**TEXT UNDER STUDY:**
I have been dreading this day since I found out we had to come to the hospital a few days ago. As I sit here in my sister’s hospital room I’m suddenly overcome with guilt. As some of my friends know she had a stroke on December 5th. Since that time I have been tasked to assist with watching her 3 kids, age 8, 5 & 4. They are a handful, to say the least, but they have definitely given me laughs.
Losing train of thought early. So today we met with a few doctors and the speech and physical therapists. As I sat and listened to what my sister has gone through and the other steps she will continue it made me begin to feel emo. She went from barely being conscious from her stroke to not having any feeling in her right side and barely remembering names. In the past month thanks to therapy, and her stubbornness she has made improvements but she still isn’t quite the same person. As I thought about all of the work it took and the uncertainty that she will ever be 100% again I got sad and upset. Not on some “woe is me, why God type stuff” I’m not questioning ish lol. Not my place. However, I was pissed at myself because I have been ducking my sister. All this time she has been here I think I saw her 5 times. Its noIt’shat I don’t miss her. I just hate seeing her like this. Kind of makes me come to terms with my mortality even more. Been around my sister all my life and she has been my best friend so seeing her this way is tough. Of course I played it off by using the excuse or volunteering to stay with the kids so I wouldn’t have to see her in this condition.
Well I’m still sitting here with my sister prepping for her return home next week. She is in good spirits and I’m just happy and blessed she is still here. Meanwhile I gotta chill and stop being such a bitch. I know if roles were reversed she would come see me everyday. Needless to say this has been an unexpected wake up call. Thought I had the ability to handle anything but ill be honest this has definitely been a trying time. Oh well, I’m me, so I’ll be fine and as you can probably read my confidence isn’t going anywhere but I definitely need to do better. Ok I’m going to go find some liquor. I need a drink.

**EXERCISES:**
1. Please condense the paragraph of the post that opens "I have been dreading this day" into a shorter version that keeps its main facts.
2. Reproduce the passage of the post starting with "I have been dreading" and going on through "given me laughs.".
The records that follow are separate material from the post.

**DATA EXCERPTS:**
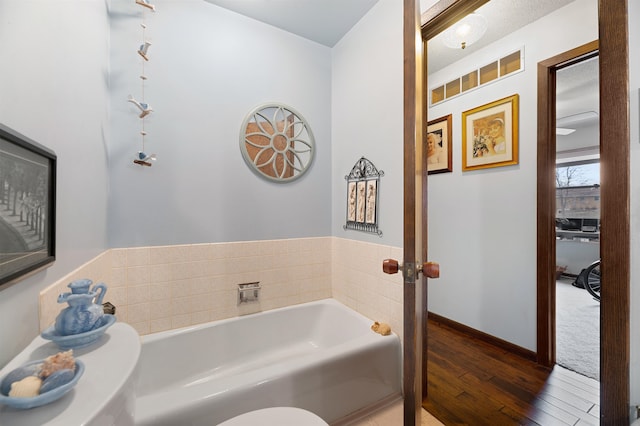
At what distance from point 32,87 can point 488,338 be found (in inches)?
130

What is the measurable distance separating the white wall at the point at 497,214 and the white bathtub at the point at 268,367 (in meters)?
1.21

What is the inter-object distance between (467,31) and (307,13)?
49.7 inches

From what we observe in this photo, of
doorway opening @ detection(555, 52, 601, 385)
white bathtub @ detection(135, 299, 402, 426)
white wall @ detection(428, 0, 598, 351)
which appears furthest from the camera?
doorway opening @ detection(555, 52, 601, 385)

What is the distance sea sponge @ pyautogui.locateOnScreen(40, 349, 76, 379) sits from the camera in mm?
569

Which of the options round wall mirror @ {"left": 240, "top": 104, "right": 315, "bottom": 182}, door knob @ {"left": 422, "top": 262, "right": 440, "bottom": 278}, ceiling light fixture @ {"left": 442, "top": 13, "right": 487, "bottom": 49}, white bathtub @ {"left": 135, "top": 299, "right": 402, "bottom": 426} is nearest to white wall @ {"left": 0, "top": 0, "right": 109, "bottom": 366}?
white bathtub @ {"left": 135, "top": 299, "right": 402, "bottom": 426}

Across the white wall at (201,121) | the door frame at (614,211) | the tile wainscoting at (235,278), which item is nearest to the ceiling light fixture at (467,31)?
the white wall at (201,121)

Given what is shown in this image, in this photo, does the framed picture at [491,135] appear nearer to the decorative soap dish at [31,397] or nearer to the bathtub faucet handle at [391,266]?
the bathtub faucet handle at [391,266]

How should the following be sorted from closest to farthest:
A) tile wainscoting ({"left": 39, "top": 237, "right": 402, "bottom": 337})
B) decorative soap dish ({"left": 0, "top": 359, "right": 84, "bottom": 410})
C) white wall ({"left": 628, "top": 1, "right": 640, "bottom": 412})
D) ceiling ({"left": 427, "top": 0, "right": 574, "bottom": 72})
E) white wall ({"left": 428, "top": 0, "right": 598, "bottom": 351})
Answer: decorative soap dish ({"left": 0, "top": 359, "right": 84, "bottom": 410}), white wall ({"left": 628, "top": 1, "right": 640, "bottom": 412}), tile wainscoting ({"left": 39, "top": 237, "right": 402, "bottom": 337}), ceiling ({"left": 427, "top": 0, "right": 574, "bottom": 72}), white wall ({"left": 428, "top": 0, "right": 598, "bottom": 351})

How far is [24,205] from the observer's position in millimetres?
736

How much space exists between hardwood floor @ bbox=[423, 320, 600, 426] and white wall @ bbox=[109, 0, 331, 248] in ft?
5.04

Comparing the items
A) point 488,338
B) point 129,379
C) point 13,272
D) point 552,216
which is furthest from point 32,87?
point 488,338

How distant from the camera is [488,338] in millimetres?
2270

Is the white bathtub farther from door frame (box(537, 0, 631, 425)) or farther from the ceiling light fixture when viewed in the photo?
the ceiling light fixture

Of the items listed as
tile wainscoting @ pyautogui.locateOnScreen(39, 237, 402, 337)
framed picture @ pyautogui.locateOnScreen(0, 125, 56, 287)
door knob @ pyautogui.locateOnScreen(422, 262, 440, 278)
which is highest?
framed picture @ pyautogui.locateOnScreen(0, 125, 56, 287)
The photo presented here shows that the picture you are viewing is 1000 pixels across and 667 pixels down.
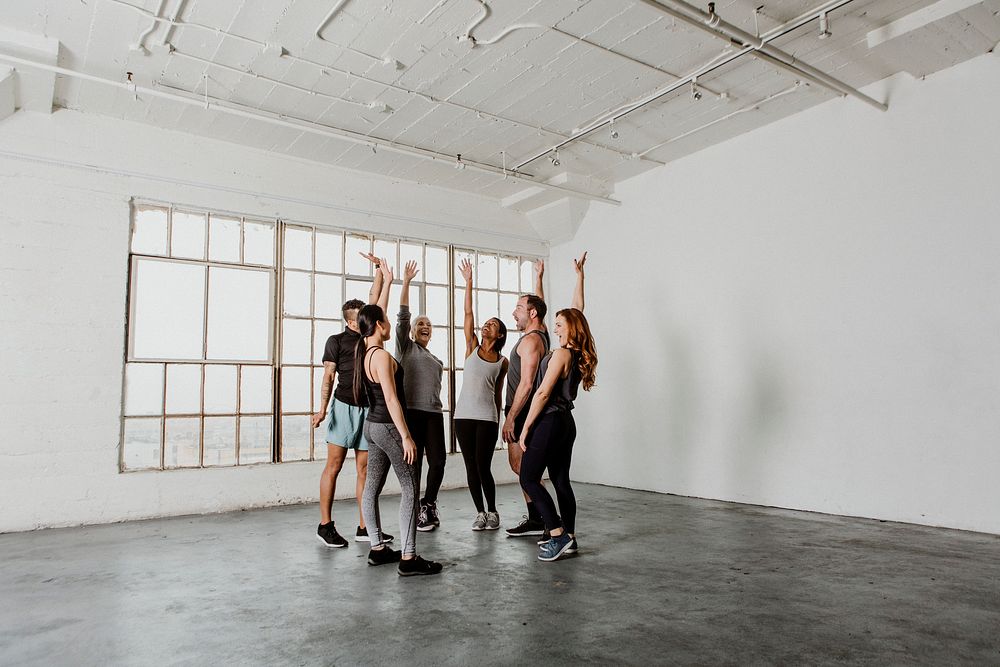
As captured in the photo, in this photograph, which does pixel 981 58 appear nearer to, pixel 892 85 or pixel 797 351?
pixel 892 85

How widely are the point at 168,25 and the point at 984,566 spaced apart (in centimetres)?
612

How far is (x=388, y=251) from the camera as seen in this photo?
7250mm

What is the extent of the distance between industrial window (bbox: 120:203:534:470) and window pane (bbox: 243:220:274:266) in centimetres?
1

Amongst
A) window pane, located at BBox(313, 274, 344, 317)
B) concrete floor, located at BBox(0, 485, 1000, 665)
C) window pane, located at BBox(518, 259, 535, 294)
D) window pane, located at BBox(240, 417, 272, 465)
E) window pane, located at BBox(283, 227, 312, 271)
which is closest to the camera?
concrete floor, located at BBox(0, 485, 1000, 665)

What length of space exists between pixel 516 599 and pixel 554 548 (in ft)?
2.55

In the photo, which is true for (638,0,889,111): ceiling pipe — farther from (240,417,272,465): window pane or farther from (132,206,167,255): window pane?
(240,417,272,465): window pane

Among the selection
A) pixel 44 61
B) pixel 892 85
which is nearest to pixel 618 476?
pixel 892 85

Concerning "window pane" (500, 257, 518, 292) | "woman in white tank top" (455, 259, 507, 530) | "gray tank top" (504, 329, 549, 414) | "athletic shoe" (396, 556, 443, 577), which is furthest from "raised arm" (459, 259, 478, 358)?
"window pane" (500, 257, 518, 292)

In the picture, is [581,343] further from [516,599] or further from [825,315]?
[825,315]

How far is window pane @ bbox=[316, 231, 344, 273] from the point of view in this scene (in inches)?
267

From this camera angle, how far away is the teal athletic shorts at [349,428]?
4.26m

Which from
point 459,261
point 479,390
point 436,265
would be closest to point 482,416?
point 479,390

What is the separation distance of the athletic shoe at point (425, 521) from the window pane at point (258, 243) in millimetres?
3162

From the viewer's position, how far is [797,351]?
564 cm
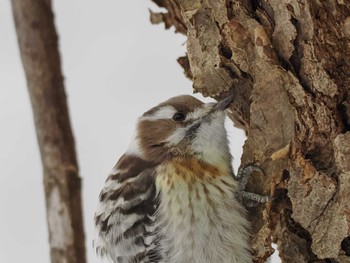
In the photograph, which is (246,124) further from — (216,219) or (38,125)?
(38,125)

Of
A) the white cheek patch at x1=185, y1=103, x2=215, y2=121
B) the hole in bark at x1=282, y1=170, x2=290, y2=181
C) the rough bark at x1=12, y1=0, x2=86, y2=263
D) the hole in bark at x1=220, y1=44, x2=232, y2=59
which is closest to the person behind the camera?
the rough bark at x1=12, y1=0, x2=86, y2=263

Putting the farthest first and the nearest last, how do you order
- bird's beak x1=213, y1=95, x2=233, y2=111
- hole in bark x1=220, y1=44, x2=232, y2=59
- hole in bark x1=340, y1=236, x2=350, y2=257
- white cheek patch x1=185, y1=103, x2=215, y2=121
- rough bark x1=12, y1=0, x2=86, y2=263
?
1. white cheek patch x1=185, y1=103, x2=215, y2=121
2. bird's beak x1=213, y1=95, x2=233, y2=111
3. hole in bark x1=220, y1=44, x2=232, y2=59
4. hole in bark x1=340, y1=236, x2=350, y2=257
5. rough bark x1=12, y1=0, x2=86, y2=263

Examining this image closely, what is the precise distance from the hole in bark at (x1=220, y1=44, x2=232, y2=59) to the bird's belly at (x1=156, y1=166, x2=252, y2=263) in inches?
20.9

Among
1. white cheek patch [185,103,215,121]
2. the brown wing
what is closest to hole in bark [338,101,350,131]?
white cheek patch [185,103,215,121]

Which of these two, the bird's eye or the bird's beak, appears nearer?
the bird's beak

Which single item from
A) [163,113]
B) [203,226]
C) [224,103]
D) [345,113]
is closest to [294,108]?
[345,113]

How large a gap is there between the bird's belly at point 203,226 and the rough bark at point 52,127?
541 mm

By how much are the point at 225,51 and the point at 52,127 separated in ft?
2.71

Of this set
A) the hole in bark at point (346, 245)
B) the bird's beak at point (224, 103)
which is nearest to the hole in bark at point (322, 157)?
the hole in bark at point (346, 245)

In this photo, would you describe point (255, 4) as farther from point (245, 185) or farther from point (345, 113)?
point (245, 185)

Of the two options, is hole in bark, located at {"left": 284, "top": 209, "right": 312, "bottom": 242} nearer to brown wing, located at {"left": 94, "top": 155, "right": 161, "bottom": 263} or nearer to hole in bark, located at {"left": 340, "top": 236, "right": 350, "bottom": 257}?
hole in bark, located at {"left": 340, "top": 236, "right": 350, "bottom": 257}

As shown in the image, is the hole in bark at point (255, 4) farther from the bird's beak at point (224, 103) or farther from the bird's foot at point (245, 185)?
the bird's foot at point (245, 185)

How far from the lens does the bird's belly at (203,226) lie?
92.9 inches

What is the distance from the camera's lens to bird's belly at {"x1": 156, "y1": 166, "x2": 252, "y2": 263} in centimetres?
236
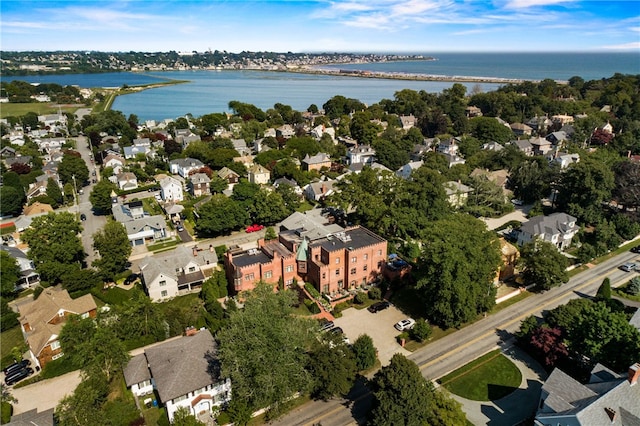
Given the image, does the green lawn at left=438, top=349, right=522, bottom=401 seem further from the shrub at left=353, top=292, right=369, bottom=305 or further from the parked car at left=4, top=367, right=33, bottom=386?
the parked car at left=4, top=367, right=33, bottom=386

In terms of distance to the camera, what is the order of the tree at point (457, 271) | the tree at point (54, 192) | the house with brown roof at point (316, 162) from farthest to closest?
the house with brown roof at point (316, 162) → the tree at point (54, 192) → the tree at point (457, 271)

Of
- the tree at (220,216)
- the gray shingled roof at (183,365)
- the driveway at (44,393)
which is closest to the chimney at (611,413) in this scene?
the gray shingled roof at (183,365)

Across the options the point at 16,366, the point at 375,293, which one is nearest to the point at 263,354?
the point at 375,293

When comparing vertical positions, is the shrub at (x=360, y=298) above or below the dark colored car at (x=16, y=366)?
above

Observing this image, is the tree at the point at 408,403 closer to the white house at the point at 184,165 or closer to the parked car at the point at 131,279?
the parked car at the point at 131,279

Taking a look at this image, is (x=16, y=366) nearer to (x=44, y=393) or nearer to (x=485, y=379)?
(x=44, y=393)

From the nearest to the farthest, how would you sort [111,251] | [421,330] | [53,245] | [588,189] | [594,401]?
[594,401] < [421,330] < [111,251] < [53,245] < [588,189]

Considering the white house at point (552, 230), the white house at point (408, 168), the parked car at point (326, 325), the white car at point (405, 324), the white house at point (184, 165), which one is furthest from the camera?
the white house at point (184, 165)

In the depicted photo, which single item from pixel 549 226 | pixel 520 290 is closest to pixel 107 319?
pixel 520 290
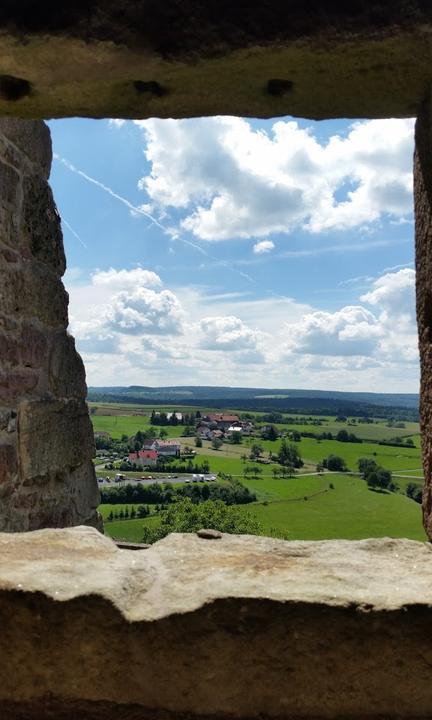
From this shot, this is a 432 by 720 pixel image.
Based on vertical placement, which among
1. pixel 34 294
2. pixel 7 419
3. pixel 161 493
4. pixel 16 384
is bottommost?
pixel 161 493

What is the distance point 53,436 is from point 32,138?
1.50 m

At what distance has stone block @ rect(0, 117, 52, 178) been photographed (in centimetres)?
296

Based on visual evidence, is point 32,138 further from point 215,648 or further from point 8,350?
point 215,648

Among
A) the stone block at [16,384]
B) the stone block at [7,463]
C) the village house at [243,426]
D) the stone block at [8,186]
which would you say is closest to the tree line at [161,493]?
the village house at [243,426]

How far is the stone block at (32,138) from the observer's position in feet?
9.71

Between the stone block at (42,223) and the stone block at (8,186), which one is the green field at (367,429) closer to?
the stone block at (42,223)

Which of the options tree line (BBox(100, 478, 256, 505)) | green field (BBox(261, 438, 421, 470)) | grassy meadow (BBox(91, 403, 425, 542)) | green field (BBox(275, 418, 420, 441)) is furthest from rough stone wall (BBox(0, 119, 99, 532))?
green field (BBox(275, 418, 420, 441))

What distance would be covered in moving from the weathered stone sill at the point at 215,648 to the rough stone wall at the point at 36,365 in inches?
57.1

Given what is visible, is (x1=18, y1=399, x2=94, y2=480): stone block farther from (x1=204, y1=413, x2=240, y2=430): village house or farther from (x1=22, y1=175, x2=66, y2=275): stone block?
(x1=204, y1=413, x2=240, y2=430): village house

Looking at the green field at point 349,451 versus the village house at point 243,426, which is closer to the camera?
the village house at point 243,426

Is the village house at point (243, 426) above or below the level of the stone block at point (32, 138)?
below

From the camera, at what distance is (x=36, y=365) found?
3.06 metres

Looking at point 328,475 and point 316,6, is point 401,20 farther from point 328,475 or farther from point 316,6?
point 328,475

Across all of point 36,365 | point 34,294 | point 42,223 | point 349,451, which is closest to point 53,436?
point 36,365
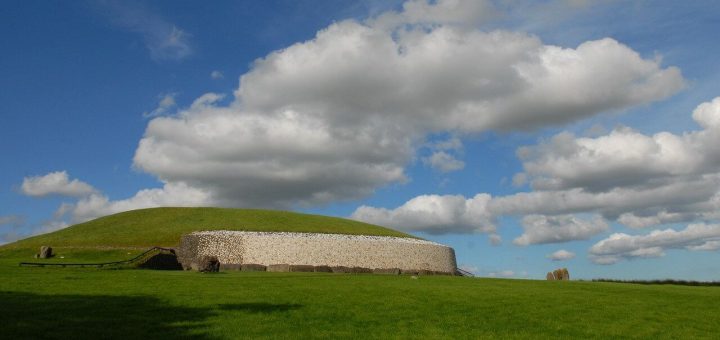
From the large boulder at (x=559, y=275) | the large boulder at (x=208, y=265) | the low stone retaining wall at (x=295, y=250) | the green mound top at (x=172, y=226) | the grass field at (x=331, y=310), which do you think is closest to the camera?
the grass field at (x=331, y=310)

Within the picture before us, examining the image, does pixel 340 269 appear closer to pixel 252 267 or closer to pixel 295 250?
pixel 295 250

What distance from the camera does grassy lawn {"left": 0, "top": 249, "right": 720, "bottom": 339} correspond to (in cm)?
1773

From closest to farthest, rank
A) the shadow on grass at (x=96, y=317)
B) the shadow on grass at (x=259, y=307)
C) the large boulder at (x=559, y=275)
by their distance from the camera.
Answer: the shadow on grass at (x=96, y=317)
the shadow on grass at (x=259, y=307)
the large boulder at (x=559, y=275)

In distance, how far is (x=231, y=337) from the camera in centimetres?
1655

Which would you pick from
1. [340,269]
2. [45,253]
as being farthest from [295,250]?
[45,253]

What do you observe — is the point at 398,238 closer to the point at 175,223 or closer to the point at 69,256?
the point at 175,223

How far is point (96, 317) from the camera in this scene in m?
18.8

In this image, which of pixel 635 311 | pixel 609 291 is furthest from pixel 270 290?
pixel 609 291

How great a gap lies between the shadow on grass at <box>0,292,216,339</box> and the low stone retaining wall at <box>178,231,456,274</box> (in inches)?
1354

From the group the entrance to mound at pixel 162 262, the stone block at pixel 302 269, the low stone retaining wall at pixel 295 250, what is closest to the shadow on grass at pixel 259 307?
the stone block at pixel 302 269

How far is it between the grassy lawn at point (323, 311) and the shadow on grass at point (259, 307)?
4cm

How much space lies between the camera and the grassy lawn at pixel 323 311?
17734mm

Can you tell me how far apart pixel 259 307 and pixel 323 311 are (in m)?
2.59

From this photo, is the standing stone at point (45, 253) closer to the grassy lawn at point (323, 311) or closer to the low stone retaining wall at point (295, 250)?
the low stone retaining wall at point (295, 250)
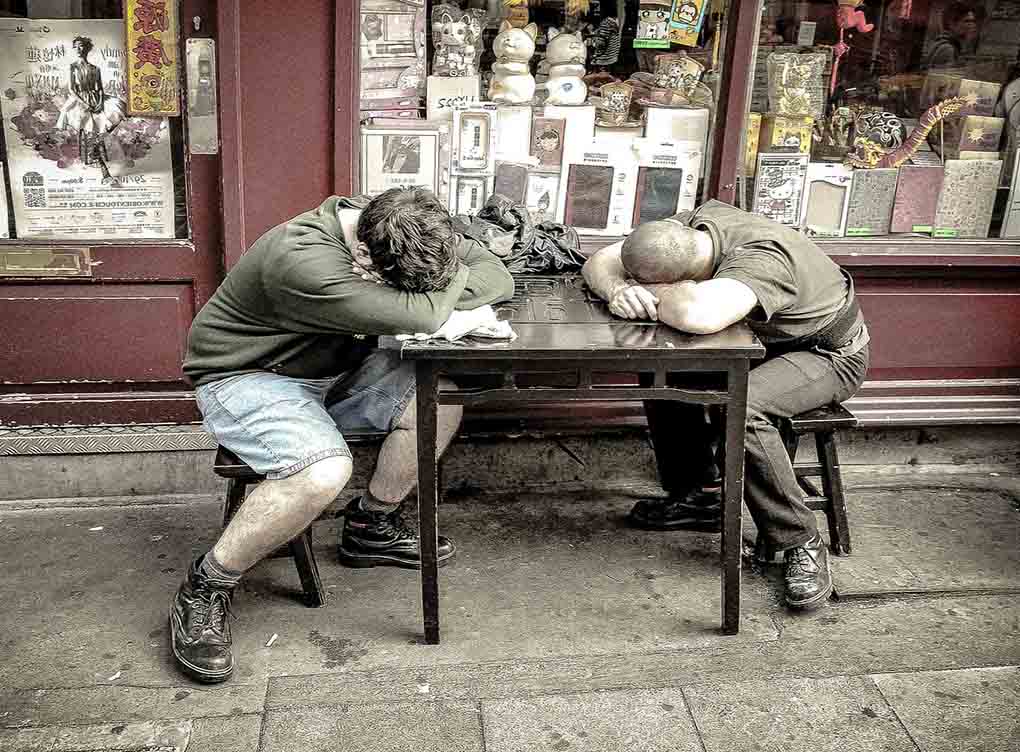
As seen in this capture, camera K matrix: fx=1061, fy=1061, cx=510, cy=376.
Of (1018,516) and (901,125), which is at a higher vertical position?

**YOUR WRITTEN ANSWERS:**
1. The writer has dreaded this hospital visit since learning of it a few days ago and, sitting in the sister's room, suddenly feels guilty. The sister had a stroke on December 5th. Since then, the writer has helped watch her three kids, ages 8, 5 and 4, who are a handful but have brought plenty of laughs.

2.
I have been dreading this day since I found out we had to come to the hospital a few days ago. As I sit here in my sister’s hospital room I’m suddenly overcome with guilt. As some of my friends know she had a stroke on December 5th. Since that time I have been tasked to assist with watching her 3 kids, age 8, 5 & 4. They are a handful, to say the least, but they have definitely given me laughs.